I discovered this Chicken Stuffed Poblano Peppers Keto recipe that excites my palate with a vibrant combination of flavor and heartiness. The smoky roasted poblanos stuffed with succulent shredded chicken, melted cheeses and aromatic spices draw me in every time. I relish the burst of tangy lime and fresh cilantro.
I’m excited to share this Cheesy Chicken recipe featuring stuffed poblano peppers that are as unique as they are delicious. Using 6 large poblano peppers filled with shredded, tender chicken and a mix of melted Monterey Jack and cheddar cheese really gives this dish an edge.
I start by sautéing a chopped yellow onion in olive oil, then I add minced garlic along with spices like ground cumin and chili powder which really tie the flavors together. I mix in heavy cream, a squeeze of fresh lime juice, and chopped cilantro to brighten up the taste while keeping it healthy.

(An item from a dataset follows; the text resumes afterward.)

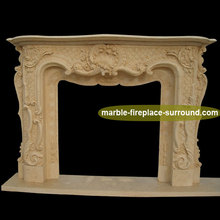 hand carved shell flower covering marble fireplace surround
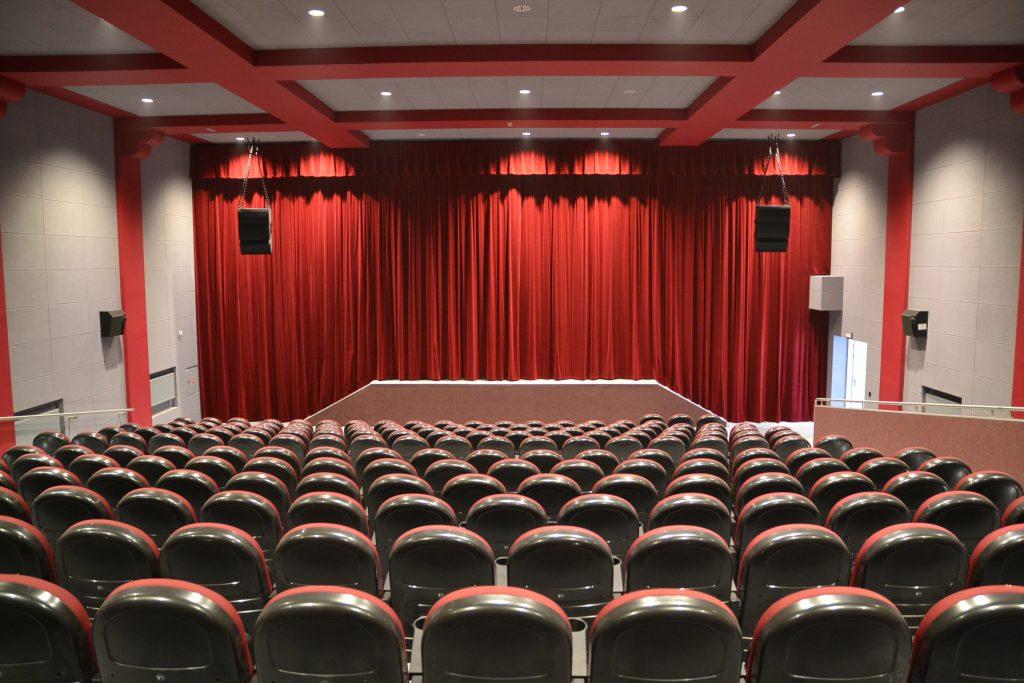 zdjecie przedstawia salę kinową w Gminnym Centrum Kultury w Trzebnicy, na pierwszym planie rzędy krzeseł dla widowni, w tle scena i czerwona kurtyna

This take on chicken stuffed poblano peppers is a fresh twist compared to other recipes like taco stuffed poblanos or even easy stuffed poblano peppers. Whether you’re into keto options or just something that feels a bit different on your dinner table, these flavors promise to keep you exploring.
Why I Like this Recipe
1. I love how the combination of tender peppers and cheesy, spicy chicken just explodes with flavor in every bite even if it’s a little messy sometimes.
2. I really like that the recipe isn’t too complicated – it makes me feel like I can cook a fancy meal without wasting tons of time in the kitchen.
3. I enjoy how the lime juice and cilantro add that extra zing to balance out the creaminess and heat; it makes everything taste fresh and fun.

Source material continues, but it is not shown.